Posted: 05/12/2016 at 14:14

I live in the North west of England and both Beech and Hornbeam grow very well here, You can find reasonable size Beech trees growing on top of hills a 1,000 ft above sea level, they are tough. In fact Beech is now colonising in the woods around here due its ability to resist shade, you see thousands of seedlings on th ground under trees. Back in the 1970's seedlings only emerged in occasional years so I guess that points to global warming. Hornbeam is much less common simply because the Victorians planted far fewer, but they also self seed as well.

Climate Change?

Posted: 27/11/2016 at 22:32

I remember reading that Christmas Day was more likely to be "green" than white back in the 1960's before global warming was thought of, it appears to fall within a cyclical period of low pressure from the atlantic, wet but not cold.

Plants you don't like...are there any?

Posted: 27/11/2016 at 22:15

Lots of plants.


Nasty smelling ones like privet.


Hybrid Tea roses [and any other "stick" form of rose.]


Phormiums, yuccas and ornamental grasses.


Viburnum tinus and other dull evergreens


So called purple shrubs and trees that are really brown like Prunus "pissardii"


Rampaging thugs, e.g. Houttoniya and certain Campanula.


Oversize "architectural" plants such as Gunnera.


Not forgetting Aucuba japonica variegata

Tulip and Hankerchief trees

Posted: 20/11/2016 at 09:57

Not sure about the best time to prune Paulownia, but suggest you do not prune in winter because it is a plant with soft wood and even unpruned young wood can be killed by heavy frost in winter. The best specimens I ever saw were in Leamington Spa and that is north of you,  so maybe I am over cautious, but I have seen frost damage where I live in North West England. I wouldn't go for a pot, the coppiced ones have vigorous shoots that get 5ft high in one summer. This is plant needing ample resources. I don't know how palatable the leaves are, Paulownia is a relation of Foxgloves so they might be poisonous.

Tulip and Hankerchief trees

Posted: 18/11/2016 at 12:23

If  you wish to have an exotic looking foliage plant with huge leaves you can coppice the Paulownia just like a Willow or Dogwood. The leaves are twice the size of uncoppiced trees and look very tropical. The down side is no flowers. Paulownias are fast growing trees [faster than Liriodendron] but only flower if they are in a reasonably sheltered position. Liriodendron prefer areas of Britain with warm summers so the best [and best flowering ] specimens are in S.E England. Davidias are more tolerant of cool summers and you get good specimens in Scotland. lastly Liriodendron can grow very big.

Horseradish woes

Posted: 05/11/2016 at 14:30

I grow mine in a big plant pot, only way to ensure it does not spread all over the place.

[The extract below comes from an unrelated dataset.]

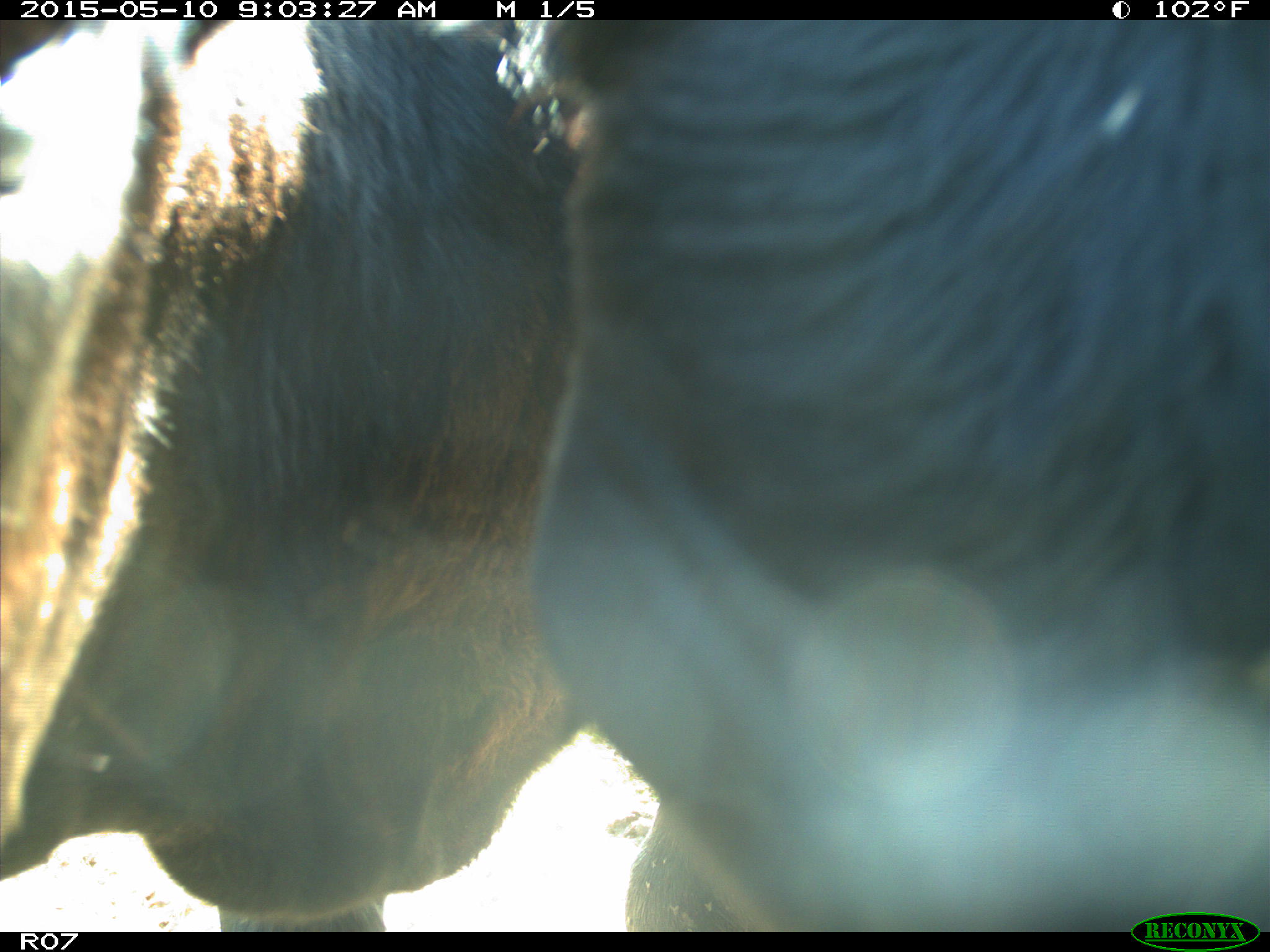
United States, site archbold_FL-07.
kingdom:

ID help please - shrub and tree

Posted: 02/11/2016 at 12:38

Another possibilty for the tree is a relation of the witch hazels called Parrotia persica or Persian ironwood. When the treeis older it has scaly bark like a London Plane. Leaves are shinier than Witch hazel and the floers are like small red witch hazel flowers inspring and not scented.

saffron

Posted: 28/10/2016 at 11:01

Just to make nutcutlets message more explicit, Colchicums are poisonous.

Why doesn't my blackthorn produce sloes?

Posted: 24/10/2016 at 11:14

I live in the Manchester area and I find the the crop of sloes is very dependent on the weather conditions when the Blackthorn is in blossom. Cold windy conditions cause small crops due to lack of pollination I assume. However the good news is that whilst one patch may be poor one year, another a few miles away may have plenty, there seems to be a lot of local variation.

Magnolia Susan

Posted: 24/10/2016 at 11:07

I grow Magnolia "Susan" and if your space is limited then it is a good choice. It is very slow growing and I suspect it will take 20 years to reach 8ft at present rate of growth. Amelanchier will make a much quicker impact than the Susan, if that is important. Ultimate size will vary as ther are a number of different species, some reaching full size at 10 ft others going onto 30 ft, so ensure you choose the right one from a trustworthy source if going for the Amelanchier option.